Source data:
/---

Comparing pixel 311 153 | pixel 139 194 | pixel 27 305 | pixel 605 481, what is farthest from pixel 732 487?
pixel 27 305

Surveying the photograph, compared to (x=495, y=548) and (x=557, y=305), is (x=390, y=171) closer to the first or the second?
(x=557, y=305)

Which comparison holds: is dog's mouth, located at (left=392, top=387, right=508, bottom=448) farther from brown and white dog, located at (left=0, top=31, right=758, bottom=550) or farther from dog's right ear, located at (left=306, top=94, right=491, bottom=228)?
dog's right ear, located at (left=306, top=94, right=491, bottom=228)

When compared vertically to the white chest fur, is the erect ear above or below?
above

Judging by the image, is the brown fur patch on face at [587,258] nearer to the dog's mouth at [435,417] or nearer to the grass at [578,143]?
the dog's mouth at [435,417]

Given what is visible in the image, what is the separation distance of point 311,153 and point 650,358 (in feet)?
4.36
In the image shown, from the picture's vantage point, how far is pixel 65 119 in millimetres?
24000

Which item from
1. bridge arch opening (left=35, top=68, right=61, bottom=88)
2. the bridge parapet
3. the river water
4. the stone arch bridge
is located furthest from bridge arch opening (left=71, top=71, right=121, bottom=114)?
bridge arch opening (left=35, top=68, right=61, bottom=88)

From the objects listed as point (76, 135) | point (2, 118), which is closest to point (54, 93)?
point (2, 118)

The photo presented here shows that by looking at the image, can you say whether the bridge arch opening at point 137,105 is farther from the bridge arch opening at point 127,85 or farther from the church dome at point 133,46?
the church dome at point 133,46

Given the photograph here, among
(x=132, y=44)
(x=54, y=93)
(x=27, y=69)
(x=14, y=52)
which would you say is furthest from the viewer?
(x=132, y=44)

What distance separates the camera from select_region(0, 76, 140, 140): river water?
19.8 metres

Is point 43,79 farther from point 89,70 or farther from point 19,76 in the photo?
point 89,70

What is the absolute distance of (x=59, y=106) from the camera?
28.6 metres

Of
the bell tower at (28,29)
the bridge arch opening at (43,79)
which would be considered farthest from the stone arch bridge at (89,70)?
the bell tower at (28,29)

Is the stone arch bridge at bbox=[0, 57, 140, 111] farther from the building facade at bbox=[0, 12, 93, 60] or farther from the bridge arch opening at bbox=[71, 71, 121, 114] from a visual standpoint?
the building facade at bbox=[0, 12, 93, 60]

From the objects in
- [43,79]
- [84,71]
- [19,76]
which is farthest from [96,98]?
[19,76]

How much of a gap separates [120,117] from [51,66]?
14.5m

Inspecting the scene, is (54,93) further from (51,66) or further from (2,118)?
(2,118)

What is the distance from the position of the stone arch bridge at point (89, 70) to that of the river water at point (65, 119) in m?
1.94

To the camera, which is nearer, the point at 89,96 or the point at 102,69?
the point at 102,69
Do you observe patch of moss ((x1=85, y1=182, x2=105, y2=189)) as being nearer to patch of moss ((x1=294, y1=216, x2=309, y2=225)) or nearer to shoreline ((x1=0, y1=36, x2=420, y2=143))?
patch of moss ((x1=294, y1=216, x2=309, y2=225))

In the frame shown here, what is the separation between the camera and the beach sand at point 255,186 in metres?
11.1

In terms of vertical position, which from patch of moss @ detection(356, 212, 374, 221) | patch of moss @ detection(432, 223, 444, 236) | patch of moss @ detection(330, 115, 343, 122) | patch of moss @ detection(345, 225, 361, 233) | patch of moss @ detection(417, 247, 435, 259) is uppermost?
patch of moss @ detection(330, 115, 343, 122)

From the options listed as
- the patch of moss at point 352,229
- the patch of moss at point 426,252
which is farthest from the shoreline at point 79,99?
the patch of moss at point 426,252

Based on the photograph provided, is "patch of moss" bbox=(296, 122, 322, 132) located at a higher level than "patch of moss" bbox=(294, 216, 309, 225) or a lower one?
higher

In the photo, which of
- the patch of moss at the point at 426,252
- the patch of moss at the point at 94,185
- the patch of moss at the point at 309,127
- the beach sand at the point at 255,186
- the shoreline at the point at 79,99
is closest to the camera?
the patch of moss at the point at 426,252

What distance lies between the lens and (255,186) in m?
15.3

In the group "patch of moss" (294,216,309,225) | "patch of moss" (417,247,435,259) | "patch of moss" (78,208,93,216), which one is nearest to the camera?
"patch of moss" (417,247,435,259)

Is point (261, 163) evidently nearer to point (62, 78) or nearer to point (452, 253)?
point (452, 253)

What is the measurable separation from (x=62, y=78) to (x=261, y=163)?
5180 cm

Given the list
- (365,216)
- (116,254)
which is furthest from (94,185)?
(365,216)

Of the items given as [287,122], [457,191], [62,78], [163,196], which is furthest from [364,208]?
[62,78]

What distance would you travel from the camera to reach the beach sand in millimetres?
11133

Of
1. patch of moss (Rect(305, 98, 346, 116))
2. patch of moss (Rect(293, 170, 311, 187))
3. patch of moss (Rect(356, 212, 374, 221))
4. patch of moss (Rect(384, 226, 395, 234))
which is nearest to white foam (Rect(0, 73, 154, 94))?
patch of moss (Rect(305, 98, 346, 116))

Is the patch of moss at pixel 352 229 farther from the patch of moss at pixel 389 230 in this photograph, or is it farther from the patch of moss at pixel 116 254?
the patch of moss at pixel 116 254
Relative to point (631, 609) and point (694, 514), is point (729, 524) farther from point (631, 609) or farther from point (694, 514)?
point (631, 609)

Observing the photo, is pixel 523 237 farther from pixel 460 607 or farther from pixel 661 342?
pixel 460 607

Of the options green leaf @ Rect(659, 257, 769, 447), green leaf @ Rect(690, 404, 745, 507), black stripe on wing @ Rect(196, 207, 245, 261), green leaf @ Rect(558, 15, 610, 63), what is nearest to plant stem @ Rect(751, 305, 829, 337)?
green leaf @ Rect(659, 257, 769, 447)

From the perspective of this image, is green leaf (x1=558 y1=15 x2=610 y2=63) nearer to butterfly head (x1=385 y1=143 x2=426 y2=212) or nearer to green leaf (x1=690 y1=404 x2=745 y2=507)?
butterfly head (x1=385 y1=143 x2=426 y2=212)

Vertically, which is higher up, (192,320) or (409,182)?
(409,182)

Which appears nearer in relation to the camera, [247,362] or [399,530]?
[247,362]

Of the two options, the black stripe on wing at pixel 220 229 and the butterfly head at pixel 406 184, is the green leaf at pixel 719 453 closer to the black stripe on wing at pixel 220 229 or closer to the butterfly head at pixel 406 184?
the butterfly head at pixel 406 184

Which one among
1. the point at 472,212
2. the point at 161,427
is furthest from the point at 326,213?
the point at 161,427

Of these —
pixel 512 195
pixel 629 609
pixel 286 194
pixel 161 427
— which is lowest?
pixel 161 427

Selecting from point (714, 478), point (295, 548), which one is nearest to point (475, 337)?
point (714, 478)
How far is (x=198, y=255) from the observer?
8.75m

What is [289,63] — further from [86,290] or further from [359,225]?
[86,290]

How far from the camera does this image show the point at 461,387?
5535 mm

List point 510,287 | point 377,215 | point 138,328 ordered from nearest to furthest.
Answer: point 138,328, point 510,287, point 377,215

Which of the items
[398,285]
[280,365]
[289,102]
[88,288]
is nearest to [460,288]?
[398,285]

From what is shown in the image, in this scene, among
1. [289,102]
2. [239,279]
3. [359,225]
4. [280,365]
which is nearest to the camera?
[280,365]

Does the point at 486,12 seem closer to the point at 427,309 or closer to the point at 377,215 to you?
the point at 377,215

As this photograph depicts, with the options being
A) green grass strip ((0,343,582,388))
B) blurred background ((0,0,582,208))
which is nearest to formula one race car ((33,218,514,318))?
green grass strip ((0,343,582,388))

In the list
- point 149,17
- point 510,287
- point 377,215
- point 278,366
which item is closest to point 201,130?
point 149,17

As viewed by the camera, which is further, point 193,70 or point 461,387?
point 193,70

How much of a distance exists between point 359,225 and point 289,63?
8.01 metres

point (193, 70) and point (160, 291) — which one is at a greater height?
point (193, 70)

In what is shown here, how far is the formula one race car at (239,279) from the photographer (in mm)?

\---

**Stated exercise:**
Can you lay out the rows as a numbered list, starting at the line that contains "point (193, 70) and" and continuing through the end of the rows, with blank lines left out?

**Result for this exercise:**
1. point (193, 70) and point (160, 291) — which one is at a greater height?
2. point (193, 70)
3. In what is shown here, how far is the formula one race car at (239,279) from the photographer (in mm)?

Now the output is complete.